Dr. Lathon’s Buffalo Cauliflower Wings

Buffalo Cauliflower WingsServes 2 to 4
Prep time: 10-to-15 minutes; cooking time: 40-to-50 minutes
Ingredients

  • 1 head of cauliflower (approx. 5 cups of florets)
  • 1 cup coconut milk
  • 1 cup all-purpose gluten-free flour
  • 2-3 Tbsps. garlic powder
  • 1 tsp. cumin
  • 2 tsp. smoked paprika
  • ½ tsp. sea salt
  • ¼ tsp. cracked pepper
  • 1 cup favorite Buffalo wing sauce

Directions

  1. Line baking sheet w/parchment paper or spray well w/oil.
  2. Preheat oven to 425° F.
  3. Wash, cut cauliflower head into bite sized pieces/florets.
  4. In medium bowl, add coconut milk, flour, spices (set aside Buffalo wing sauce for later); mix until batter is thick, can coat cauliflower w/o dripping.
  5. Dip cauliflower in batter. (Shake off excess batter before placing cauliflower on baking sheet.)
  6. Lay cauliflower single layer on the baking sheet. (Make sure to coat cookie sheet well w/ oil, so cauliflower doesn’t stick.)
  7. Bake for 20-25 minutes (or until golden brown), flipping florets over half way through to get all sides crispy.
  8. Once cauliflower has done its first bake in batter, remove from oven, put all baked florets into mixing bowl w/Buffalo wing sauce; toss to coat evenly.  Return cauliflower to baking sheet; bake in oven for another 20-25 minutes.
  9. Serve w/Dr. Lathon’s Vegan Ranch Dressing (or your favorite dipping sauce).

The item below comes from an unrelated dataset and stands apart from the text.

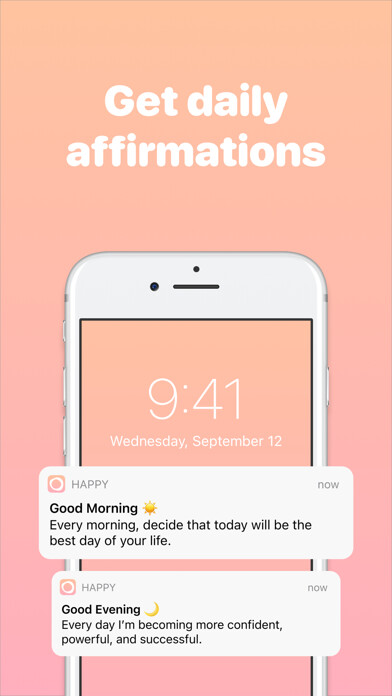 Emulate iPhone app Happy - Daily Affirmations using MyAndroid Emulate iPhone app Happy - Daily Affirmations using MyAndroid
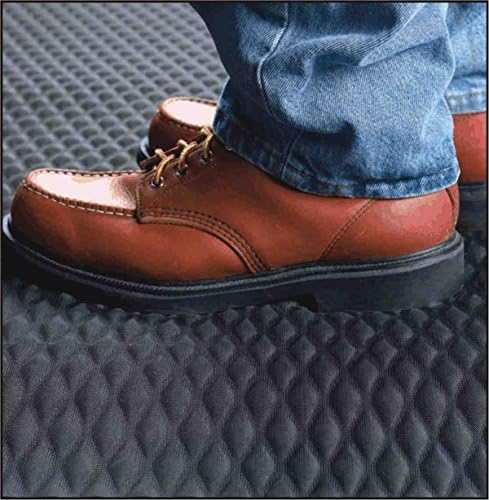 American Floor Mats Hog Heaven 5/8 inch Black & Yellow Border 4' x 12' Nitrile Backed Anti-Fatigue Comfort Mat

*Recipe provided by Rubylathon.com

Chef Tee’s Peach Glazed Buffalo Wings

T peach glazed wingsServes 2 to 4
Prep time: 5-to-10 minutes; cooking time: 20 minutes

Ingredients

  • 2 lbs. party chicken wings (aka wings and dings)
  • 2 Tbsps. vegetable oil
  • 2 Tbsps. seasoned salt
  • 2 cups favorite hot sauce (I recommend sweet chili sauce)
  • 1 cup peach preserves
  • 2 Tbsps. water
  • ¼ cup red onions, diced
  • 2 Tbsps. cilantro, roughly chopped

Directions

  1. Preheat oven to 500° F.
  2. Remove chicken from package; rinse wings and dings in sink w/cold water.
  3. Pat chicken dry w/paper towel.
  4. In large bowl, combine wings, dings, oil, salt.
  5. Spread out chicken pieces on large cookie sheet (make sure wings and dings don’t touch).
  6. Bake chicken uncovered for 10 minutes or until golden brown.
  7. Remove chicken from oven; use tongs to turn meat over; continue cooking for 10 more minutes to brown other side.
  8. Remove chicken from oven; drain off excess fat; put wings and dings in large bowl; set aside.
  9. In small bowl, whisk together hot sauce, preserves, water, onions and cilantro; pour over wings; toss; serve.

Chef Tee’s Turkey Wings

Serves 4S n p logo
Prep time: ; cooking time:
Ingredients

  • 5 lbs. turkey wings
  • 2 cups onion, diced
  • 2 cups celery, diced
  • 2 cups green bell pepper, diced
  • 3 Tbsps. dry thyme
  • ¼ cup seasoned salt
  • 1 qt. water

Directions

  1. Pre-heat oven to 500° F.
  2. In large bowl, combine vegetables, wings, dry thyme, seasoned salt; mix thoroughly.
  3. Arrange wings (skin-side up), vegetables in lg. rectangular, oven-proof casserole dish.
  4. Add water to dish, cover tightly w/heavy-duty aluminum foil; bake 1 hour.
  5. Carefully remove foil from casserole dish; return wings to oven; continue cooking for 30 minutes or until wings are GB&D (golden brown and delicious).
  6. Remove wings from oven; cool for about 15-to-30 minutes.
  7. Serve w/Jasmine or Basmati rice.